The plot concerns an archeologist who slays a high priest to secure a fantastic ruby. As the priest dies he curses the man and vows that when his skull is consumed in his funeral pyre, his spirit will be released to seek its vengeance. To prevent this, Bob Knox severs the priest’s head and keeps it safely in his home where he can view the skull at all times. Ten years later, one Halloween night, his son removes the skull from its place of safety and places it on a stick in the middle of a fire. The skull falls from the pole and its consumed, thereby releasing the priest’s spirit which seeks out the archeologist. Bob Knox evades the spirit and seeks aid from a friend. But Bob is thought insane and is confined in a straightjacket where the spirit comes upon him and strangles him. The story then had the shock ending of the doctors realizing that what Robert had said was true and that he was indeed killed by forces from the unknown.
All of the art in the strip is excellent, with some of it outshining the rest. See the page reprinted at the right for and example of one of the better pages from this strip.
We feel that it should get a well deserved :5.
Forbidden Worlds #76 March 1959
”In The Beginning!” – 6 pages
This story was done by Williamson during a strange period in his career. He had included his tenure with EC a few years before, having done superb art. At this time he was doing either nice, tight art or art that was lacking the true Williamson touch. As the title states, the story takes place in the beginning, of time that is. It concerns a feud between two prehistoric tribes, the Bear People are still in the Stone Age, while the Tawny Ones are blessed with the guidance of the Ancient Ones, disembodied voices who resides in a cave and give advice to the Tawny Ones shaman. It turns out that the Ancient Ones are really the memory back of a spaceship which the Bear People eventually destroy, leaving the Tawny Ones to their own guidance. The art itself is very bland; Williamson used little detail in the cave scenes when he could have used black to a great advantage. Far-off shots of mountain ranges consist of hardly more than outlines of the ranges. In certain panels the anatomy is almost non-existent, with people at times being bare outlines. Williamson’s usual fine-line inking becomes extremely heavy in medium shots of people; this shouldn’t be, especially when the originals were probably twice-up. In fact, in the whole story there is only one of Williamson’s lizards, which are trademarks of his of sorts. Considering the art itself and what Williamson was capable of at the time this story rates a below par :2.
Adventures Into The Unknown #96 – May 1958
”Annals Of The Occult” – 3 pages
Reprinted in Unknown Worlds #47
April-May 1966 as the “The Ansco Case”
The art in this strip is pure Williamson and really isn’t that bad. It’s just that although the art is good, there isn’t much there for Williamson to work with as it’s a straight horror story. But what there is though (dark, rainy night with glare of headlights in background) is quite good.
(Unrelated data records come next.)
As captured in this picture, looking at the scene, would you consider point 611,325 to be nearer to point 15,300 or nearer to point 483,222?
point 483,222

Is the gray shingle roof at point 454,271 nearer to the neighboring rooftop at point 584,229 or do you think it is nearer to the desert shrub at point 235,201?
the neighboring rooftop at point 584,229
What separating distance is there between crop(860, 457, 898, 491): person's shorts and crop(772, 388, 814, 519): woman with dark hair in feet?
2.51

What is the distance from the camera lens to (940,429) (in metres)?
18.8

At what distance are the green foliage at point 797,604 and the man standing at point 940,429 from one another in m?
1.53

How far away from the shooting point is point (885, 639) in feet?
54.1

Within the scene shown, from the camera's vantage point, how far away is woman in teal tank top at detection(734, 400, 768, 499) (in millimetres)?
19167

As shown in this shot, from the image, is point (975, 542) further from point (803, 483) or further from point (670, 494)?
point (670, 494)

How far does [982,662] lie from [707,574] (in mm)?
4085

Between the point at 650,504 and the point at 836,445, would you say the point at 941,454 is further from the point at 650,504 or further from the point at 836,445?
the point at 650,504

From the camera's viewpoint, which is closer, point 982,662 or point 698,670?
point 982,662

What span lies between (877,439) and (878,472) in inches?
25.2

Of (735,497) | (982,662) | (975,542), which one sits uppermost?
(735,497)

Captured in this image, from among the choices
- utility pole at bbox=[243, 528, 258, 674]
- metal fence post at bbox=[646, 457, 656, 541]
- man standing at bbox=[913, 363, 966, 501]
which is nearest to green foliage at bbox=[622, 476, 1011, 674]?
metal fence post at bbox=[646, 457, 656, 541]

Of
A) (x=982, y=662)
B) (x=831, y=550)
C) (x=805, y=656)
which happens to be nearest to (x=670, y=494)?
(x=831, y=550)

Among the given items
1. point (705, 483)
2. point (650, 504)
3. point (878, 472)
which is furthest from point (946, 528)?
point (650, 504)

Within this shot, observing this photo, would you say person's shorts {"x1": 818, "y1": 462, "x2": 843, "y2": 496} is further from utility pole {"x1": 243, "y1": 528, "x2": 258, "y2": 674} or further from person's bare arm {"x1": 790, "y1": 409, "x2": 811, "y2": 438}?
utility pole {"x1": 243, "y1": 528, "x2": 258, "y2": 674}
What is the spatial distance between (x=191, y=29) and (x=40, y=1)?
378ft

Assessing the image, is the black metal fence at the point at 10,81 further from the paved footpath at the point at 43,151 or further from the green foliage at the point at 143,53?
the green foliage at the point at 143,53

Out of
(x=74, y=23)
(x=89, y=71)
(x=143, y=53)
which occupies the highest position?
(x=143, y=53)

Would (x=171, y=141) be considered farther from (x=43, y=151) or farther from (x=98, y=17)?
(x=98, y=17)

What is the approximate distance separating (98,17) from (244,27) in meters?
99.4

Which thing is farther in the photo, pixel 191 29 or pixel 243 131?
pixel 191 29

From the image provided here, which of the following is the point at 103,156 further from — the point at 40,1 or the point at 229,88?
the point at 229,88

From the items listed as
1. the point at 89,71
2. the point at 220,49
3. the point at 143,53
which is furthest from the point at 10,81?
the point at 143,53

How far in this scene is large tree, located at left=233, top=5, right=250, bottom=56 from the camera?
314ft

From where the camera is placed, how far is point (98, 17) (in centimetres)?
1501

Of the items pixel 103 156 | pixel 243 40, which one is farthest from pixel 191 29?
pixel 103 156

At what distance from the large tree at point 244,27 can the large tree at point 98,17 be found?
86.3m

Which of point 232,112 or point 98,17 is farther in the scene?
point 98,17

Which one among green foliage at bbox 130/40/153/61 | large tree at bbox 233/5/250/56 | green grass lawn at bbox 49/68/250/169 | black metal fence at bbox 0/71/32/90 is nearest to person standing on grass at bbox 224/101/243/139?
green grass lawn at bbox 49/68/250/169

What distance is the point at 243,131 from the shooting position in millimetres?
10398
The story is typical; it’s about a man with a reoccurring dream in which he is killed in an auto crash. The dream begins to come true one night but when the man leaps from his car and averts death. It’s supposed to make you shudder (I think).
Nicely done, still and about ;3.
Note: When this strip was reprinted in Unk. Wlds. It had bad reproduction, which reduces the appreciation of the art considerably.
Corrections: Both of us forgot to put in page counts last issue for the stories. The counts are as follows: FW #1-10 pages; FW #5-8 pages; FW #6-8 pages. Sorry about that.